Boa noite aos caros amigos do Fórum
Sou antigo no fórum, participei do antigo fórum e vim para este com um novo codinome, tendo postado apenas uma vez, vide http://forum.relogiosmecanicos.com.br/index.php?topic=944.0
Agora, volto até vocês com meu nick original para relatar-lhes mais um caso que me aconteceu e que mudou a minha vida. É um acontecido quando eu estava pelos meus doze anos e acabei sendo convidado para uma pescaria com meus tios, lá no interior de São Paulo, perto de Araraquara, onde morava.
Esse pessoal sempre ia pescar juntos e era uma turma grande, lembro-me de uns italianos nossos vizinhos que sempre iam também, inclusive um deles que só conheci por Nonno, já bem mais velho e que tinha fama de rabugento, por causa da scoppa que jogavam. Para quem não sabe, a scoppa é um jogo de cartas muito parecido com o truco, só que este tem origem napolitana enquanto a scoppa é calabresa. Enquanto no truco se ouvem berros e urros, o que dá vazão à alma napolitana, na scoppa se joga com sussurros, rosnados e olhares enviezados, típico da esperteza e malícia dos montanheses, calabreses. Várias vezes vi o velho Nonno, no auge de uma perda qualquer, juntar as cartas e começar a rasga-las, aos brados de tutti fuori casa... portanto, não era sábio que o fizessem perder repetidas vezes, daí a rabugice.

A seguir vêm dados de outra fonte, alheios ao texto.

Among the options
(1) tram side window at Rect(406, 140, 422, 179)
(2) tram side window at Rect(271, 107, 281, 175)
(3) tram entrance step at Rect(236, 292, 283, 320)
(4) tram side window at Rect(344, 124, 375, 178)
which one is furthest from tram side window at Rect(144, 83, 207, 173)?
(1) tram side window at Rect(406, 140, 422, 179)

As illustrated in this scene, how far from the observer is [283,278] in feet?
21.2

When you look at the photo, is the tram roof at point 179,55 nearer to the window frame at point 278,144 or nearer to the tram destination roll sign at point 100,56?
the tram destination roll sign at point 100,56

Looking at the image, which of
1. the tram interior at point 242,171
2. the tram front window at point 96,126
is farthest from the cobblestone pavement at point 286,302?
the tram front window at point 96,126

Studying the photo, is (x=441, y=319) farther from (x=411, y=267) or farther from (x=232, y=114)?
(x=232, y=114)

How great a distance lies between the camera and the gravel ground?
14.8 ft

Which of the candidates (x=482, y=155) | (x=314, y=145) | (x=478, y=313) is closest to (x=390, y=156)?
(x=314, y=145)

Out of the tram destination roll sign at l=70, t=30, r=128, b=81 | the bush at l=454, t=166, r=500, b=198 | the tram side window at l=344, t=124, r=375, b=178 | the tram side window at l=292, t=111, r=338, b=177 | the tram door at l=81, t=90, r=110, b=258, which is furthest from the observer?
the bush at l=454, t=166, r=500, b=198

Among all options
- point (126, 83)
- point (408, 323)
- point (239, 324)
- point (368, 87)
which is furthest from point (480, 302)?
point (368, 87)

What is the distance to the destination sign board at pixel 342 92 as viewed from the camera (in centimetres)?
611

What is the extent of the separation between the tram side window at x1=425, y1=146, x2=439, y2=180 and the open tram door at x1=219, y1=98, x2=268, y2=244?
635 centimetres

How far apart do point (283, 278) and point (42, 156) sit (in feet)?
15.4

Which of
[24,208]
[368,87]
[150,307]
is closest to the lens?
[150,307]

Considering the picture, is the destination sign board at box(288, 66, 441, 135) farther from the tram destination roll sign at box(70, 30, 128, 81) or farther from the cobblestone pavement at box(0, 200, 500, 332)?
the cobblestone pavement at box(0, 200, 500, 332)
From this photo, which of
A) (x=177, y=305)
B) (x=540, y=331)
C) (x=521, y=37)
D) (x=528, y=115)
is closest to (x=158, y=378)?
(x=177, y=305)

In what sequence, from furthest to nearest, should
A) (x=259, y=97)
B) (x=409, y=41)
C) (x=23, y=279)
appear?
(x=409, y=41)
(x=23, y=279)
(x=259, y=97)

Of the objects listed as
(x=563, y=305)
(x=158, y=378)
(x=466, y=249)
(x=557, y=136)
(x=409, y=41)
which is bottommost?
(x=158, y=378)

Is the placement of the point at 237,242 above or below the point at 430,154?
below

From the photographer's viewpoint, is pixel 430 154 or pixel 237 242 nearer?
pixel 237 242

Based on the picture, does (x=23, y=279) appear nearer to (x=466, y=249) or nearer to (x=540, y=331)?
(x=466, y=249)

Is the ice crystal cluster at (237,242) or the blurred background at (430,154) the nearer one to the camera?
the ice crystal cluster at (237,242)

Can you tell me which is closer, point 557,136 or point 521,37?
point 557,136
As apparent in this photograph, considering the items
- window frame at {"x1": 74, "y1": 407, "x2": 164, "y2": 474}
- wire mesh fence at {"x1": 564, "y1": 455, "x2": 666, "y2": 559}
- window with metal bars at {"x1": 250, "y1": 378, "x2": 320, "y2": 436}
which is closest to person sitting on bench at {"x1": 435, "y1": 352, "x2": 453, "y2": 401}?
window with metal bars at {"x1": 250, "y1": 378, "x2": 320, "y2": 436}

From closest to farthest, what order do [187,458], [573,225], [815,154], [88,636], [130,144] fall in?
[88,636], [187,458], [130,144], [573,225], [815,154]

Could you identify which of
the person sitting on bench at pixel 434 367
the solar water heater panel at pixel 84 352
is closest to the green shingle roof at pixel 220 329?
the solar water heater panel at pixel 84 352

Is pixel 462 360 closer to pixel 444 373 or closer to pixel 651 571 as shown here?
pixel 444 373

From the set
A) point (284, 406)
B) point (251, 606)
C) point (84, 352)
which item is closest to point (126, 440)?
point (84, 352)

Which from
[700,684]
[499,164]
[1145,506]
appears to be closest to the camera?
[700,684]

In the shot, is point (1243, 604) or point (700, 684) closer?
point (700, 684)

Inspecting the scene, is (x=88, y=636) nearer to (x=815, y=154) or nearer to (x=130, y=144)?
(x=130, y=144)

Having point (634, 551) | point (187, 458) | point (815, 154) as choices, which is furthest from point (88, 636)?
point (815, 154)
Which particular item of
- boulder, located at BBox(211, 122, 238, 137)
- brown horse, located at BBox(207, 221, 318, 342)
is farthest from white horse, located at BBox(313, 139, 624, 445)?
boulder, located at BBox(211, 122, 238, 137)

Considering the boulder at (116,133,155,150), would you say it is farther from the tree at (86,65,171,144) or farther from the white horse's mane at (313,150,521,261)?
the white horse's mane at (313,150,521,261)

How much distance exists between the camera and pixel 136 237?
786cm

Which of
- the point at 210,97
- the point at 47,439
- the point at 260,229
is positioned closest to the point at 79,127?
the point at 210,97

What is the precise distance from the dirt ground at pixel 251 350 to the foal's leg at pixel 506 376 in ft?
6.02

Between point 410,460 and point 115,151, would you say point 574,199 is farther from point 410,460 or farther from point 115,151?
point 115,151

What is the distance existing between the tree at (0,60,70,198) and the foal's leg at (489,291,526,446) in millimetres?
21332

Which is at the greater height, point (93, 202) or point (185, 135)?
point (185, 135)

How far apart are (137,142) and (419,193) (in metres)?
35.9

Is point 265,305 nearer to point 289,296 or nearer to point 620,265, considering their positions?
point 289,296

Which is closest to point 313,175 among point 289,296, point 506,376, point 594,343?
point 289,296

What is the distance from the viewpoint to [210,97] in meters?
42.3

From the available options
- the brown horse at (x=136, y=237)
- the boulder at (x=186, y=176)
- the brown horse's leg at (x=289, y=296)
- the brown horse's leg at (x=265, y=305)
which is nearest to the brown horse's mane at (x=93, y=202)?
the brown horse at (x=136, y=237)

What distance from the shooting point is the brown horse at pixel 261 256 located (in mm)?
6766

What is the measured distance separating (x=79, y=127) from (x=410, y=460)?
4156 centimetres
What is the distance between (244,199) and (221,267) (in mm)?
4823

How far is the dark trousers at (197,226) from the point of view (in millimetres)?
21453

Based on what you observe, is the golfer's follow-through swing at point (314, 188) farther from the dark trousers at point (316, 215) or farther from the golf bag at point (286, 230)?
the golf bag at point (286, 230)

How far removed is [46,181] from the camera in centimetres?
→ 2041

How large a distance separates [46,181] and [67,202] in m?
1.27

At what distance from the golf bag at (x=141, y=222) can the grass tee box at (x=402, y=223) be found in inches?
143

Só para ilustrar, o jogo de scoppa era jogado com um baralho normal, porém apenas com as cartas acima de sete, até o dez, e mais as figuras, num total de 28, se não me engano, tendo como carta principal o sete de ouros, "sette belo", que na contagem final por si só, valia um ponto a mais; jogava-se entre quatro pessoas, duas duplas, recebendo cada uma três cartas, e quatro eram distribuídas na mesa, e quando um dos participantes conseguia somar as cartas necessárias, pegando todas da mesa, "limpava" a mesa, talvez daí venha o nome de scoppa, (escova).
O problema inicial era escolher as duplas, pois ninguém queria ser "premiado" como parceiro do Nonno, que jogava na base do "mangia questa minestra ou salta questa finestra", que em português claro quer dizer, ou dá ou desce. Enfim, iniciado o jogo, havia sempre um esforço conjunto para que o Nonno pudesse ganhar de vez em quando, pois, se isso não ocorresse, a noite terminava com "tutti fuori casa" e mais um baralho rasgado.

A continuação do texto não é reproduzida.